**Record list**
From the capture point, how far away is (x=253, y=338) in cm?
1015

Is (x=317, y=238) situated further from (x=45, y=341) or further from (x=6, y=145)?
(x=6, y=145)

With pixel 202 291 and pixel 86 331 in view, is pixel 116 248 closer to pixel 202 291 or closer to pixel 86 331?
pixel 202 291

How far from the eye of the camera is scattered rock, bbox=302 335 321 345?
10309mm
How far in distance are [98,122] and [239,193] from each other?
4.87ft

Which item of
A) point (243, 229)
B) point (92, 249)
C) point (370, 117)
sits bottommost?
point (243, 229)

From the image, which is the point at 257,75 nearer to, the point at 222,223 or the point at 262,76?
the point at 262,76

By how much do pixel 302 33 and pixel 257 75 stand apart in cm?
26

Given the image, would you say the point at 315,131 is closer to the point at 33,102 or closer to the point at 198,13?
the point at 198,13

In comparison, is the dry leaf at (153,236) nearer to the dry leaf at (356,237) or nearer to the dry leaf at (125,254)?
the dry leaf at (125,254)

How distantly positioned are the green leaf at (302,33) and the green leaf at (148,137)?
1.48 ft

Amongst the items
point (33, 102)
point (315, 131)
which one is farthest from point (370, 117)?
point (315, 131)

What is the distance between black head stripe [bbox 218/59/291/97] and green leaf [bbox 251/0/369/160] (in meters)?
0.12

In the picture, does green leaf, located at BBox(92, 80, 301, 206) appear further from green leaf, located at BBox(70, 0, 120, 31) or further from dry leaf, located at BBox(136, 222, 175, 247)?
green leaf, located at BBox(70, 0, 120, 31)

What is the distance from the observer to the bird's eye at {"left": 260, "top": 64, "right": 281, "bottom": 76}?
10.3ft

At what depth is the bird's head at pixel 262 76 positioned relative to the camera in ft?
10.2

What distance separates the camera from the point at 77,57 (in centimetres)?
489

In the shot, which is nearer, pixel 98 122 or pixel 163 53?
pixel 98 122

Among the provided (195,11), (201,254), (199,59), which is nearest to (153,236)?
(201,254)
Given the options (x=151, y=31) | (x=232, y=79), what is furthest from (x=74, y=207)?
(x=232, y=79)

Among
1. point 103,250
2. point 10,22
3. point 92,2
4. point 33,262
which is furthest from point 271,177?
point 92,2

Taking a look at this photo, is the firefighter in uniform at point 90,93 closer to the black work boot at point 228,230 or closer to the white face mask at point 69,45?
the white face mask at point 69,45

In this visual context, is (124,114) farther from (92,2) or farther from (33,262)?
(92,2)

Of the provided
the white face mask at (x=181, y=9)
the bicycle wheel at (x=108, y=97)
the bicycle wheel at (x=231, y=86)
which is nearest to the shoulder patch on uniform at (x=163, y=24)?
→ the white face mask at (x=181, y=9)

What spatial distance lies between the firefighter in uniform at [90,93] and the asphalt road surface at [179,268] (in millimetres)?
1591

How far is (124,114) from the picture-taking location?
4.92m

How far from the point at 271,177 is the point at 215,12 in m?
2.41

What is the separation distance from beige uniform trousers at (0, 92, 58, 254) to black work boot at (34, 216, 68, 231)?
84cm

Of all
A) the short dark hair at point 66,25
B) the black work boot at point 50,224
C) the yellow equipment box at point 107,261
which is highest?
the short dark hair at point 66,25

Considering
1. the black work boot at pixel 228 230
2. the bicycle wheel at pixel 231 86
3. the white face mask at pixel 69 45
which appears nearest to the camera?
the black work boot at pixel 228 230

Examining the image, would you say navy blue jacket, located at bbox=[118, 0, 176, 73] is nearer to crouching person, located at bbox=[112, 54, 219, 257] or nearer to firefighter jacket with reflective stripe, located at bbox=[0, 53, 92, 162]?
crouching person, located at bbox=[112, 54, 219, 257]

**Written exercise**
Render the lines from the one containing "How far is (124,114)" through the end of the rows as a Markdown table. Use the columns Index and Line, give each line a running number, and omit blank lines.

**Response below**
| Index | Line |
|---|---|
| 1 | How far is (124,114) from the picture-taking location? |
| 2 | 4.92m |
| 3 | How far from the point at 271,177 is the point at 215,12 in m? |
| 4 | 2.41 |
| 5 | What is the separation distance from beige uniform trousers at (0, 92, 58, 254) to black work boot at (34, 216, 68, 231)? |
| 6 | 84cm |
| 7 | Of all |
| 8 | A) the short dark hair at point 66,25 |
| 9 | B) the black work boot at point 50,224 |
| 10 | C) the yellow equipment box at point 107,261 |
| 11 | which is highest? |
| 12 | the short dark hair at point 66,25 |
| 13 | Considering |
| 14 | 1. the black work boot at pixel 228 230 |
| 15 | 2. the bicycle wheel at pixel 231 86 |
| 16 | 3. the white face mask at pixel 69 45 |
| 17 | which appears nearest to the camera? |
| 18 | the black work boot at pixel 228 230 |
| 19 | Examining the image, would you say navy blue jacket, located at bbox=[118, 0, 176, 73] is nearer to crouching person, located at bbox=[112, 54, 219, 257] or nearer to firefighter jacket with reflective stripe, located at bbox=[0, 53, 92, 162]? |
| 20 | crouching person, located at bbox=[112, 54, 219, 257] |